[Part of a data file]
###

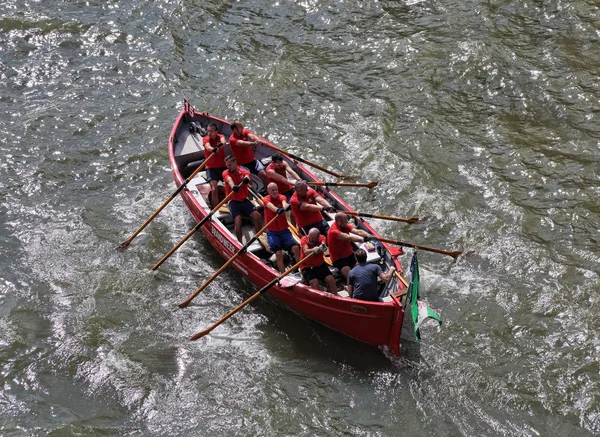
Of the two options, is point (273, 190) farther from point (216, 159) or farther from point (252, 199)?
point (216, 159)

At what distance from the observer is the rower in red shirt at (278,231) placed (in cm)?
1392

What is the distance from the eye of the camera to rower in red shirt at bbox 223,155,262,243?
14.8m

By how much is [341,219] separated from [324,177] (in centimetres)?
504

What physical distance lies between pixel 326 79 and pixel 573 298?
10838mm

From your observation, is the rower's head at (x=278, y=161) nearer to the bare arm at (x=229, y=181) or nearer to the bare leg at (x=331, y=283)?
the bare arm at (x=229, y=181)

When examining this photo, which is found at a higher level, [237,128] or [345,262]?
[237,128]

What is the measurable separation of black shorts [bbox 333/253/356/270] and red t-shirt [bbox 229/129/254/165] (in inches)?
168

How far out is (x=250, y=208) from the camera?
1505 cm

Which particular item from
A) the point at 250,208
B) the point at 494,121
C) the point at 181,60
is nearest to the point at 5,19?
the point at 181,60

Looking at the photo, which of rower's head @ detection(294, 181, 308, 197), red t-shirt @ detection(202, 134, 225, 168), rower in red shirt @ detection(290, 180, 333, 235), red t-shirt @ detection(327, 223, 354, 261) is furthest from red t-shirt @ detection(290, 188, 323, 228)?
red t-shirt @ detection(202, 134, 225, 168)

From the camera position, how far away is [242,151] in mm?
16297

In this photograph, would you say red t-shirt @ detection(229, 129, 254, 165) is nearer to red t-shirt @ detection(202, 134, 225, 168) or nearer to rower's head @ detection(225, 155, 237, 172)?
red t-shirt @ detection(202, 134, 225, 168)

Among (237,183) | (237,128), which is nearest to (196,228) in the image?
(237,183)

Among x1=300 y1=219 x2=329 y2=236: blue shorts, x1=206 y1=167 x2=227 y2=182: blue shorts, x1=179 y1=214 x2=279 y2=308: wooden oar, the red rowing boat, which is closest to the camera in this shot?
the red rowing boat
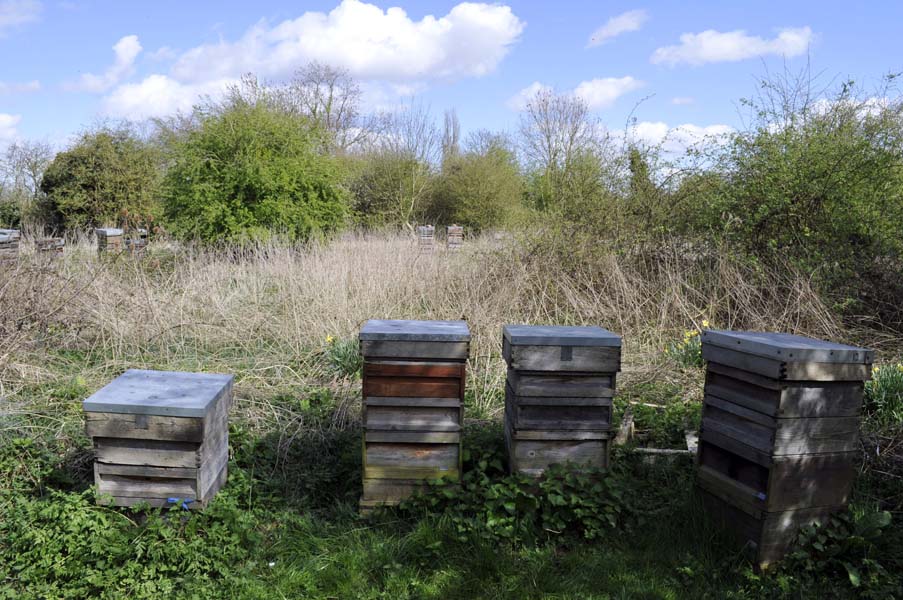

###

Given exercise: Rewrite all the entries above, changing every "rower in red shirt" to "athlete in red shirt" and keeping everything else the same. Omit the pictures.

Solution to this task:
Of the two options, is point (273, 190) farther from point (216, 159) or farther from point (252, 199)?
point (216, 159)

At what distance from the observer is the athlete in red shirt at (278,231) placed (in cm)?
1392

What is the distance from the eye of the camera to athlete in red shirt at bbox 223,155,262,243?
14.8m

By how much is [341,219] separated from [324,177] (in centimetres)?
504

What physical distance lies between pixel 326 79 and pixel 573 298?
10838mm

From your observation, is the rower's head at (x=278, y=161) nearer to the bare arm at (x=229, y=181) or nearer to the bare leg at (x=331, y=283)?
the bare arm at (x=229, y=181)

When examining this photo, which is found at a higher level, [237,128] or [345,262]?
[237,128]

What is the measurable separation of black shorts [bbox 333/253/356/270] and red t-shirt [bbox 229/129/254/165] (in inches)?
168

How far out is (x=250, y=208) from the camera?
1505 cm

Which particular item from
A) the point at 250,208
B) the point at 494,121
C) the point at 181,60
is nearest to the point at 5,19?
the point at 181,60

Looking at the photo, which of rower's head @ detection(294, 181, 308, 197), red t-shirt @ detection(202, 134, 225, 168), athlete in red shirt @ detection(290, 180, 333, 235), red t-shirt @ detection(327, 223, 354, 261) is furthest from red t-shirt @ detection(290, 188, 323, 228)?
red t-shirt @ detection(202, 134, 225, 168)

From the camera position, how far away is [242,151] in mm?
16297

In this photograph, would you say red t-shirt @ detection(229, 129, 254, 165) is nearer to red t-shirt @ detection(202, 134, 225, 168) or nearer to rower's head @ detection(225, 155, 237, 172)?
red t-shirt @ detection(202, 134, 225, 168)

Among (237,183) | (237,128), which is nearest to (196,228) in the image?
(237,183)

Among x1=300 y1=219 x2=329 y2=236: blue shorts, x1=206 y1=167 x2=227 y2=182: blue shorts, x1=179 y1=214 x2=279 y2=308: wooden oar, the red rowing boat, which is closest to the camera in this shot?
the red rowing boat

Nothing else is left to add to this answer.